"Das Rätsel der gelben Füße" - Präventionspuppenbühne der Polizei





CELLE. Die Präventionspuppenbühne der Polizeidirektion Lüneburg empfing in dieser Woche in der Polizeiinspektion Celle Vorschulkinder aus der Stadt Celle zu dem beliebten Theaterstück "Das Rätsel der gelben Füße".

17 Kindertagesstätten folgten der Einladung von Verkehrssicherheitsberater Karsten Wiechmann, Insgesamt nahmen rund 340 Kinder mit ErzieherInnen an den seit Montag bis heute angebotenen Vorführungen teil. Zusätzlich zur Lösung des spannenden Rätsels und jeder Menge lustiger Figuren, wie Frieda der Maus, dem schläfrigen Hund Herrn Meyer und Matze dem Zebra, vermittle das rund 45-minütige Theaterstück den zukünftigen Schulkindern wichtige Grundregeln und sicheres Verhalten im Straßenverkehr.

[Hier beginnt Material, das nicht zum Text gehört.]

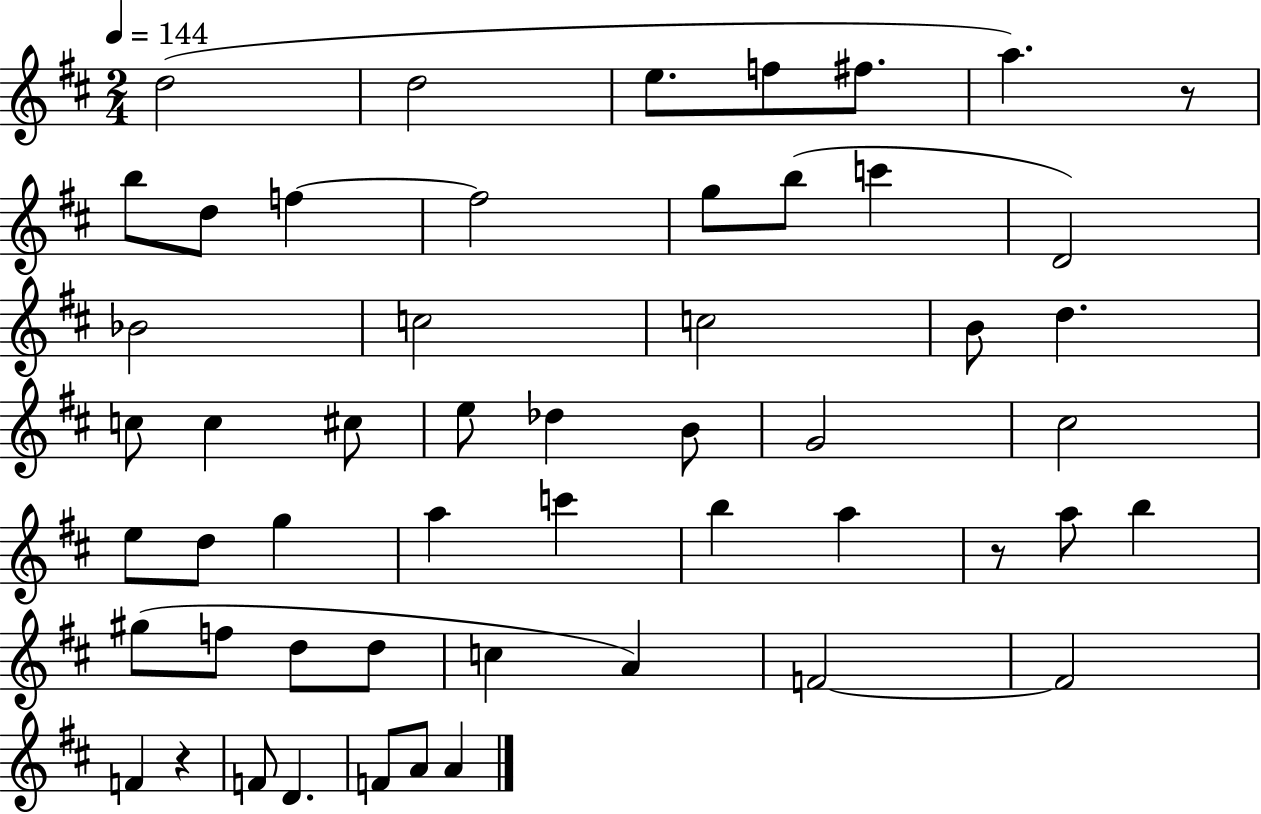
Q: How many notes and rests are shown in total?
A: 53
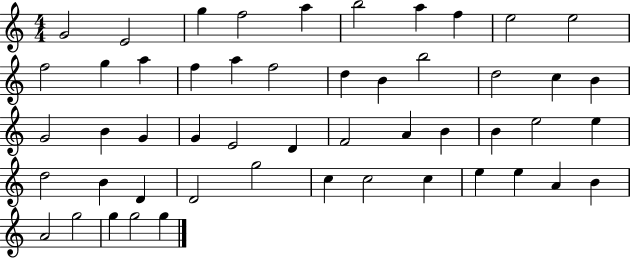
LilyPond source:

{
  \clef treble
  \numericTimeSignature
  \time 4/4
  \key c \major
  g'2 e'2 | g''4 f''2 a''4 | b''2 a''4 f''4 | e''2 e''2 | \break f''2 g''4 a''4 | f''4 a''4 f''2 | d''4 b'4 b''2 | d''2 c''4 b'4 | \break g'2 b'4 g'4 | g'4 e'2 d'4 | f'2 a'4 b'4 | b'4 e''2 e''4 | \break d''2 b'4 d'4 | d'2 g''2 | c''4 c''2 c''4 | e''4 e''4 a'4 b'4 | \break a'2 g''2 | g''4 g''2 g''4 | \bar "|."
}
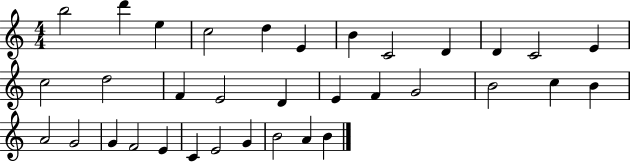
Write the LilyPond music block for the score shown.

{
  \clef treble
  \numericTimeSignature
  \time 4/4
  \key c \major
  b''2 d'''4 e''4 | c''2 d''4 e'4 | b'4 c'2 d'4 | d'4 c'2 e'4 | \break c''2 d''2 | f'4 e'2 d'4 | e'4 f'4 g'2 | b'2 c''4 b'4 | \break a'2 g'2 | g'4 f'2 e'4 | c'4 e'2 g'4 | b'2 a'4 b'4 | \break \bar "|."
}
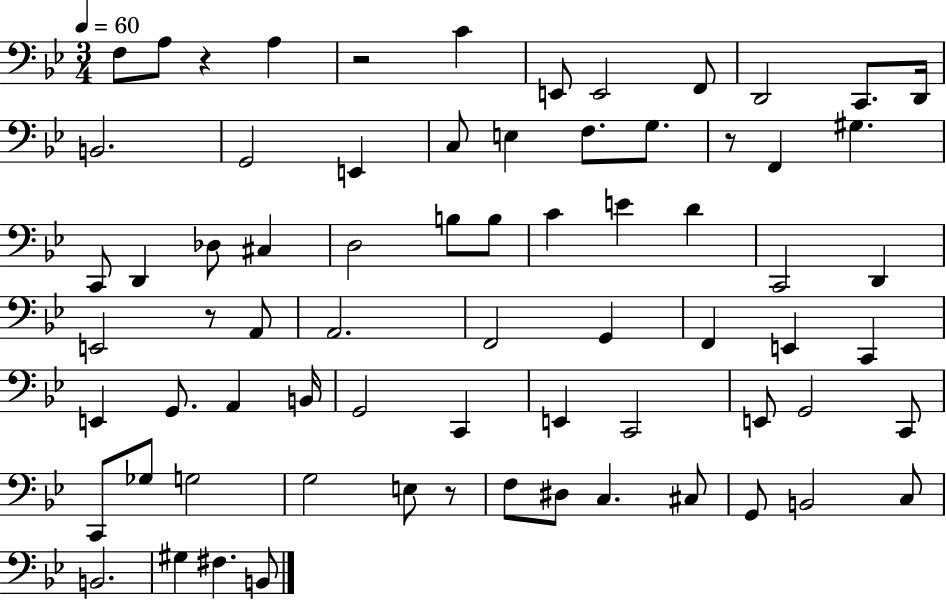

Thematisiert werde der sichere Schulweg: die gelben Füße, die den sicheren Weg zeigen, der Reim "Stehen. Sehen. Gehen!", und wie ich am besten sehe: zuerst nach links, dann nach rechts und dann nochmal nach links. Aber auch das Anschnallen in Fahrzeugen wurde nebenbei angesprochen. Das Ganze in einem spannend-witzig-kindgerechtem Stück. Neben Spiel und Spaß bekommen die Kinder so Gelegenheit, sich auf den künftigen Weg zur Schule vorzubereiten.

Auch dem Celler Polizeichef Frank Freienberg liegt die Sicherheit der kleinen Verkehrsteilnehmer sehr am Herzen. Daher besuchte er zwei der Bühnenaufführungen, um die Kinder bei der Erprobung von wichtigen Verkehrsregeln zu unterstützen. "Unsere polizeiliche Arbeit im Bereich der Prävention ist elementar für das Sicherheitsgefühl unserer Bürgerinnen und Bürger, besonders für die Kleinsten von ihnen. Daher freue ich mich sehr, dass wir endlich wieder die Gelegenheit haben, Theaterstücke unserer Präventionspuppenbühne in Präsenz durchzuführen.", so Freienberg.

Polizeihauptkommissar Wiechmann zeigte sich begeistert von den Fähigkeiten der Puppenbühne und ist überzeugt, dass es keine bessere Art gäbe, so viele junge Menschen nachhaltig und altersgerecht zu bilden. "Wer keine Ahnung hat, glaubt vielleicht, dass Polizei und Puppenbühne nicht zusammenpassen, weil die Beamten dort in dem Moment keine Räuber fangen. Wer aber einmal erlebt hat, mit welch hoher Qualifikation Menschen für Gefahren durch die Spezialisten der Präventionspuppenbühne sensibilisiert werden, der kehrt seine Meinung regelmäßig schnell in eine positive Sichtweise um," analysiert Wiechmann am Ende der letzten Aufführung. Die Polizei

beabsichtigt, diese Aktion auch im nächsten Jahr wieder durchzuführen.